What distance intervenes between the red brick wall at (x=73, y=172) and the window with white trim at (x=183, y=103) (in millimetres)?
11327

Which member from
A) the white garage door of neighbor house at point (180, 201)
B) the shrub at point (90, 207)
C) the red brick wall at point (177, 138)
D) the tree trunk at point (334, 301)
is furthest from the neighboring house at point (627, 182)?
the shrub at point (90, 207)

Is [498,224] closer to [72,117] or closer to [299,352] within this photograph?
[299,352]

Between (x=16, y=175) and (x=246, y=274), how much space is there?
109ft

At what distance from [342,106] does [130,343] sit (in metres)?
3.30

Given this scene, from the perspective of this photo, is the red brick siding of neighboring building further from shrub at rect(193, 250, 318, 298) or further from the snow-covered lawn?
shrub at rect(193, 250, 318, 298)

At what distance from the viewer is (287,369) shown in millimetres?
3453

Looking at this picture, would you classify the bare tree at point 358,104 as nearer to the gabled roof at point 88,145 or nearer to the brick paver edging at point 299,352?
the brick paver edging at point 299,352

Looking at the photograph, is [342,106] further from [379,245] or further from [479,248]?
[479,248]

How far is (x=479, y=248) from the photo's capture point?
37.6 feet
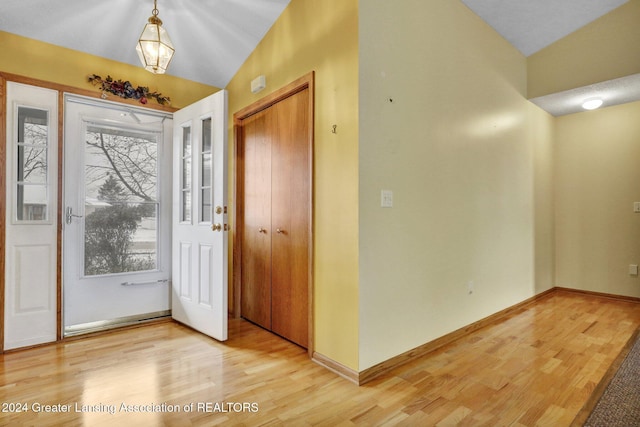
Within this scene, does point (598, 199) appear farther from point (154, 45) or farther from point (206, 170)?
point (154, 45)

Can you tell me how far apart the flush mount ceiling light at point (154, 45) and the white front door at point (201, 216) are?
0.65m

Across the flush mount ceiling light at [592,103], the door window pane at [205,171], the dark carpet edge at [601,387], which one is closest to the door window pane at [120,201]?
the door window pane at [205,171]

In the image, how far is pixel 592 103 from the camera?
4.09 m

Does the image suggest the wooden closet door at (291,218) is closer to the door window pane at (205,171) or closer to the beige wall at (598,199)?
the door window pane at (205,171)

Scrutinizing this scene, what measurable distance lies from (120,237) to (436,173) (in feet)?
9.54

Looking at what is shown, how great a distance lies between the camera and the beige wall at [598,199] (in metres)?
4.23

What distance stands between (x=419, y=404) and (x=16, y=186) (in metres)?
3.32

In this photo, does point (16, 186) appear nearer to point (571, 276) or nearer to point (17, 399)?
point (17, 399)

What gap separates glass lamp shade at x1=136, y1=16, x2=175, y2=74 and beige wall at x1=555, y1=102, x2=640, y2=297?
5004mm

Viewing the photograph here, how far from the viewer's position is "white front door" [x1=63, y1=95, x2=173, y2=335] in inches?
118

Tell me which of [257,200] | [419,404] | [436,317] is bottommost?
[419,404]

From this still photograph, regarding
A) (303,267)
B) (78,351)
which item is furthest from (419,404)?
(78,351)

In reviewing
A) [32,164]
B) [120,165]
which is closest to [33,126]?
[32,164]

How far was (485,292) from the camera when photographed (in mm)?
3275
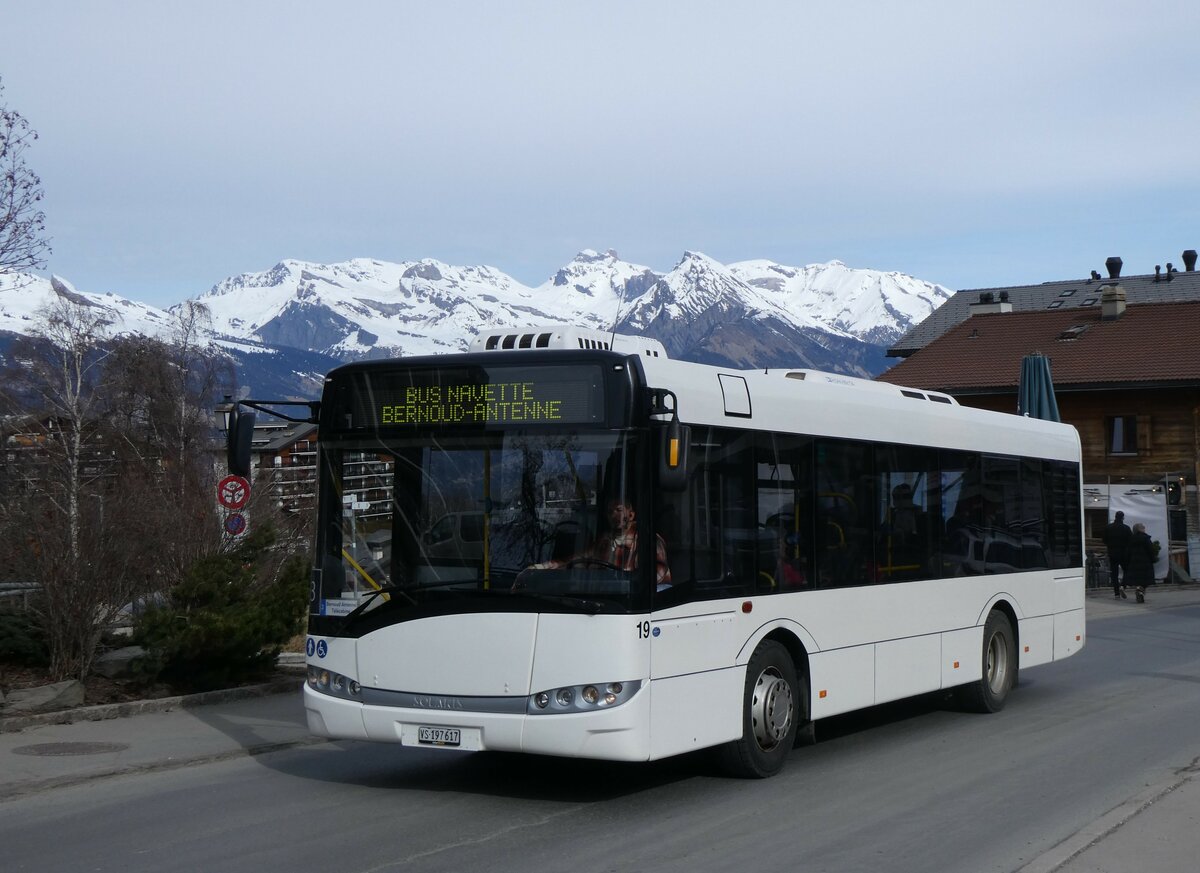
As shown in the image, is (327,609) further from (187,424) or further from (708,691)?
(187,424)

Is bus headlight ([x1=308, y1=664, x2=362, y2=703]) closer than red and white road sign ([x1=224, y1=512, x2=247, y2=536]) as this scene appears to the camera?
Yes

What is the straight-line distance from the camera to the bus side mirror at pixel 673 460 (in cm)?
843

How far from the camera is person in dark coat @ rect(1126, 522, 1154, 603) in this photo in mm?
31328

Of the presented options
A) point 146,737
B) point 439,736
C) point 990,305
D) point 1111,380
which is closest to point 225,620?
point 146,737

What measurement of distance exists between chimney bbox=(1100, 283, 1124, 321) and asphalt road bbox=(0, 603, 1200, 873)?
138ft

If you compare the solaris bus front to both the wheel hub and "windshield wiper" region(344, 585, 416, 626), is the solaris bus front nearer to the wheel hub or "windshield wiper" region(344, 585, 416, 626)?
"windshield wiper" region(344, 585, 416, 626)

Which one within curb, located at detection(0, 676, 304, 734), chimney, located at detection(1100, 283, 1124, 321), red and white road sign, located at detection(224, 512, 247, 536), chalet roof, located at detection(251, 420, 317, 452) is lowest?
curb, located at detection(0, 676, 304, 734)

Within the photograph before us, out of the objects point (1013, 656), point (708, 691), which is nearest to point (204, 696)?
point (708, 691)

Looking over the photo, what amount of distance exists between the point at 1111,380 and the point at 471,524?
4116 cm

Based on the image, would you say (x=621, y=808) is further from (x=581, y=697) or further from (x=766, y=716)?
(x=766, y=716)

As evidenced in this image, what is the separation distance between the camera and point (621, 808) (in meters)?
9.11

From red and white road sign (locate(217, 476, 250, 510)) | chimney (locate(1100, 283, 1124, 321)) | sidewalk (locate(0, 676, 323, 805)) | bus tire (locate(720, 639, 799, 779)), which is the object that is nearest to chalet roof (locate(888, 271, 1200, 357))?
chimney (locate(1100, 283, 1124, 321))

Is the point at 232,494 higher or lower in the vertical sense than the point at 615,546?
higher

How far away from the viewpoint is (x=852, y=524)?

....................

* **Your task**
Rewrite all of the material above with "flush mount ceiling light" replaced by "recessed ceiling light" wherever it appears, changing nothing else, and leave the pictures out of your answer.

* **Exercise answer**
What distance intervenes between the red brick wall at (x=73, y=172) and the window with white trim at (x=183, y=103) (in millimetres)?
11327

Which member from
A) the white garage door of neighbor house at point (180, 201)
B) the shrub at point (90, 207)
C) the red brick wall at point (177, 138)
D) the tree trunk at point (334, 301)
is furthest from the neighboring house at point (627, 182)?
the shrub at point (90, 207)

Is [498,224] closer to [72,117] or closer to [299,352] within this photograph?
[299,352]

Between (x=16, y=175) and (x=246, y=274), how much space is there?
109ft

At what distance from [342,106] does [130,343] sit (in metres)?
3.30

Given this scene, from the perspective of this photo, is the red brick siding of neighboring building further from shrub at rect(193, 250, 318, 298) or further from the snow-covered lawn?
shrub at rect(193, 250, 318, 298)

At what distance from the viewer is (287,369) shown in millimetres?
3453

Looking at this picture, would you classify the bare tree at point 358,104 as nearer to the gabled roof at point 88,145 or nearer to the brick paver edging at point 299,352?
the brick paver edging at point 299,352

Looking at the photograph, is [342,106] further from [379,245] or further from [479,248]?
[479,248]

How far is (x=479, y=248) from the photo's capture point?
37.6 feet
Within this scene, does point (598, 199) appear farther from point (154, 45) or farther from point (206, 170)?
point (154, 45)

Can you tell me how far apart the recessed ceiling light at point (154, 45) and the white front door at point (201, 216) are?
0.65m

Across the recessed ceiling light at [592,103], the door window pane at [205,171], the dark carpet edge at [601,387], which one is closest to the door window pane at [120,201]?
the door window pane at [205,171]

In the image, how far is pixel 592 103 from the camera?
4.09 m

Does the image suggest the wooden closet door at (291,218) is closer to the door window pane at (205,171) or closer to the beige wall at (598,199)?
the door window pane at (205,171)

Scrutinizing this scene, what measurable distance lies from (120,237) to (436,173) (in feet)?
9.54

Looking at what is shown, how great a distance lies between the camera and the beige wall at [598,199] (in metres)?
4.23

What distance stands between (x=419, y=404) and (x=16, y=186) (in metres)?
3.32

In this photo, does point (16, 186) appear nearer to point (571, 276) or nearer to point (17, 399)?
point (17, 399)

What gap separates glass lamp shade at x1=136, y1=16, x2=175, y2=74 and beige wall at x1=555, y1=102, x2=640, y2=297?
5004mm

Viewing the photograph here, how far from the viewer's position is "white front door" [x1=63, y1=95, x2=173, y2=335] in inches?
118

Tell me which of [257,200] | [419,404] | [436,317] is bottommost?
[419,404]

From this still photograph, regarding
A) (303,267)
B) (78,351)
which item is furthest from (419,404)?
(78,351)

In reviewing
A) [32,164]
B) [120,165]
which is closest to [33,126]?
[32,164]

How far was (485,292) from the camera when photographed (in mm)?
3275
As shown in the image, is (327,609) further from (187,424) or further from (708,691)?
(187,424)

Is bus headlight ([x1=308, y1=664, x2=362, y2=703]) closer than red and white road sign ([x1=224, y1=512, x2=247, y2=536]) as this scene appears to the camera?
Yes

What is the straight-line distance from the camera to the bus side mirror at pixel 673 460 (in cm)?
843

How far from the camera is person in dark coat @ rect(1126, 522, 1154, 603) in this photo in mm?
31328

Of the presented options
A) point 146,737
B) point 439,736
C) point 990,305
D) point 1111,380
which is closest to point 225,620?
point 146,737

What measurement of distance exists between chimney bbox=(1100, 283, 1124, 321) and asphalt road bbox=(0, 603, 1200, 873)?
138ft

If you compare the solaris bus front to both the wheel hub and "windshield wiper" region(344, 585, 416, 626), is the solaris bus front nearer to the wheel hub or "windshield wiper" region(344, 585, 416, 626)?
"windshield wiper" region(344, 585, 416, 626)

Which one within curb, located at detection(0, 676, 304, 734), chimney, located at detection(1100, 283, 1124, 321), red and white road sign, located at detection(224, 512, 247, 536), chalet roof, located at detection(251, 420, 317, 452) is lowest?
curb, located at detection(0, 676, 304, 734)

Within the photograph before us, out of the objects point (1013, 656), point (708, 691), which is nearest to point (204, 696)?
point (708, 691)

Looking over the photo, what amount of distance exists between the point at 1111,380 and the point at 471,524?
4116 cm

Based on the image, would you say (x=621, y=808) is further from (x=581, y=697) or further from (x=766, y=716)?
(x=766, y=716)

As evidenced in this image, what is the separation distance between the camera and point (621, 808) (in meters)?
9.11

From red and white road sign (locate(217, 476, 250, 510)) | chimney (locate(1100, 283, 1124, 321)) | sidewalk (locate(0, 676, 323, 805)) | bus tire (locate(720, 639, 799, 779)), which is the object that is nearest to chalet roof (locate(888, 271, 1200, 357))?
chimney (locate(1100, 283, 1124, 321))

Is the point at 232,494 higher or lower in the vertical sense than the point at 615,546?
higher

How far away from the viewpoint is (x=852, y=524)?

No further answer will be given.